PEDIDO ESCRITO A: Redigite sem nenhuma alteração as linhas dos registros abaixo, da linha que contém "find fire trucks" até o final dos registros, com ambas as extremidades incluídas.

TRECHO DO DOCUMENTO:
====================
Com essa vasta experiência, após atuar em áreas de conflito de grandes proporções, ele desenvolveu uma metodologia para lidar com conflitos chamada “colaboração estendida”.
Primeiro, há um exercício de alteridade. Nele, as pessoas reconhecem quem são suas antagonistas — não se colocando no lugar delas, mas entendendo as diferenças e as eventuais semelhanças entre si.
Assim, encontramos as necessidades a partir das estratégias. E a partir dessa compreensão, conforme Kahane, gradativamente o conflito pode ser substituído por conexão.
Optar pela autocomposição na mediação e na resolução de conflitos, mais do que criar conexões, significa empoderar os envolvidos e dar a eles autonomia para gerir as próprias emoções e chegar a conclusões que facilitarão suas vidas, e carreiras, no futuro.
Graças a isso, um estudo transversal na área da sociologia concluiu que a autocomposição, graças ao exercício de alteridade ao protagonismo cedido às partes envolvidas, é o método mais ético e eficaz de resolução de conflitos.
É importante considerar ainda que investir em soluções eficazes posteriormente se reflete em como esses cidadãos se relacionarão em sociedade.
Vale aqui ressaltar a importância de nos atentarmos à arrogância. Nesse sentido, eu costumo dizer que existem a arrogância externa e a arrogância interna.
A externa é aquela mais perceptível, que se reflete em postura inadequada, na soberba, assim como na forma como a pessoa trata os outros. Provavelmente, é a expressão de soberba mais irritante, mas, acredite, não é a mais perigosa.
====================
DADOS DA TAREFA:
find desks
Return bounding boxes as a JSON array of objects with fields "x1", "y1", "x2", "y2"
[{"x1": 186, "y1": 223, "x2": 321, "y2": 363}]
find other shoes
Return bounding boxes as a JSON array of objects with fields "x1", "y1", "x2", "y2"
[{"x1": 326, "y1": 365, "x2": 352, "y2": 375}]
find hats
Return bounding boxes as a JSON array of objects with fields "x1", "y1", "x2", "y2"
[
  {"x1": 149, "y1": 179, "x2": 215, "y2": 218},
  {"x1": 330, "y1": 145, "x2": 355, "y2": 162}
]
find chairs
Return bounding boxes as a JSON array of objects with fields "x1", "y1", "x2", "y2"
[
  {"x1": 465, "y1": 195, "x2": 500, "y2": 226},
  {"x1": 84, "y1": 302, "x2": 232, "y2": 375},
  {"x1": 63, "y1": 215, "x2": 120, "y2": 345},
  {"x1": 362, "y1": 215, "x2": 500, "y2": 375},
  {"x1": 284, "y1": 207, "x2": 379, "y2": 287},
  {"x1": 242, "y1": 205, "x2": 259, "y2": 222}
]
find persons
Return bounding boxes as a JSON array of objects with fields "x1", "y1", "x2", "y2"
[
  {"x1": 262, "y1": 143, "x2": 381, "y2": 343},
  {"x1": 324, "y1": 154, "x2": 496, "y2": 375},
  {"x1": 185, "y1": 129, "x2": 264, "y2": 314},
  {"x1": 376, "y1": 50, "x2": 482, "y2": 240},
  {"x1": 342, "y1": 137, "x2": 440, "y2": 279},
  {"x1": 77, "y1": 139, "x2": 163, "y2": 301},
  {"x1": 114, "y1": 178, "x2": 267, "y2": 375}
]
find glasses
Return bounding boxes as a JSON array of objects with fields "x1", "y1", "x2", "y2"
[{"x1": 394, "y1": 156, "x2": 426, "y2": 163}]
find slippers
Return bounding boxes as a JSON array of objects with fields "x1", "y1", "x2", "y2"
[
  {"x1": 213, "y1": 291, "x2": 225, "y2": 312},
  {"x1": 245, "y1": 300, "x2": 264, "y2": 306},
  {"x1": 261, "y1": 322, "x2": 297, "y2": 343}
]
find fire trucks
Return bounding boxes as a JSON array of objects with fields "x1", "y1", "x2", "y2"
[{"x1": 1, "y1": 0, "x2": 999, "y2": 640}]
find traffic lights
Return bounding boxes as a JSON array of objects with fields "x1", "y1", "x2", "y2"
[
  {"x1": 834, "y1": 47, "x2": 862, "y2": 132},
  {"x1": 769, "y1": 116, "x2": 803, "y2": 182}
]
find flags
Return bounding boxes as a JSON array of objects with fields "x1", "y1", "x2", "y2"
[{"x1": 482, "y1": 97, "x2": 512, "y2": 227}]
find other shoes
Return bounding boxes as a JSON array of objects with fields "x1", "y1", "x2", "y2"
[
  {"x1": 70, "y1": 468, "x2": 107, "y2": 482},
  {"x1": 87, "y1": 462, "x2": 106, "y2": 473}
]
====================
PEDIDO ESCRITO B: Repita integralmente e sem mudanças o trecho acima sobre resolução de conflitos.

RESPOSTA DA TAREFA A:
find fire trucks
Return bounding boxes as a JSON array of objects with fields "x1", "y1", "x2", "y2"
[{"x1": 1, "y1": 0, "x2": 999, "y2": 640}]
find traffic lights
Return bounding boxes as a JSON array of objects with fields "x1", "y1", "x2", "y2"
[
  {"x1": 834, "y1": 47, "x2": 862, "y2": 132},
  {"x1": 769, "y1": 116, "x2": 803, "y2": 182}
]
find flags
Return bounding boxes as a JSON array of objects with fields "x1", "y1", "x2", "y2"
[{"x1": 482, "y1": 97, "x2": 512, "y2": 227}]
find other shoes
Return bounding boxes as a JSON array of objects with fields "x1", "y1", "x2", "y2"
[
  {"x1": 70, "y1": 468, "x2": 107, "y2": 482},
  {"x1": 87, "y1": 462, "x2": 106, "y2": 473}
]

RESPOSTA DA TAREFA B:
Com essa vasta experiência, após atuar em áreas de conflito de grandes proporções, ele desenvolveu uma metodologia para lidar com conflitos chamada “colaboração estendida”.
Primeiro, há um exercício de alteridade. Nele, as pessoas reconhecem quem são suas antagonistas — não se colocando no lugar delas, mas entendendo as diferenças e as eventuais semelhanças entre si.
Assim, encontramos as necessidades a partir das estratégias. E a partir dessa compreensão, conforme Kahane, gradativamente o conflito pode ser substituído por conexão.
Optar pela autocomposição na mediação e na resolução de conflitos, mais do que criar conexões, significa empoderar os envolvidos e dar a eles autonomia para gerir as próprias emoções e chegar a conclusões que facilitarão suas vidas, e carreiras, no futuro.
Graças a isso, um estudo transversal na área da sociologia concluiu que a autocomposição, graças ao exercício de alteridade ao protagonismo cedido às partes envolvidas, é o método mais ético e eficaz de resolução de conflitos.
É importante considerar ainda que investir em soluções eficazes posteriormente se reflete em como esses cidadãos se relacionarão em sociedade.
Vale aqui ressaltar a importância de nos atentarmos à arrogância. Nesse sentido, eu costumo dizer que existem a arrogância externa e a arrogância interna.
A externa é aquela mais perceptível, que se reflete em postura inadequada, na soberba, assim como na forma como a pessoa trata os outros. Provavelmente, é a expressão de soberba mais irritante, mas, acredite, não é a mais perigosa.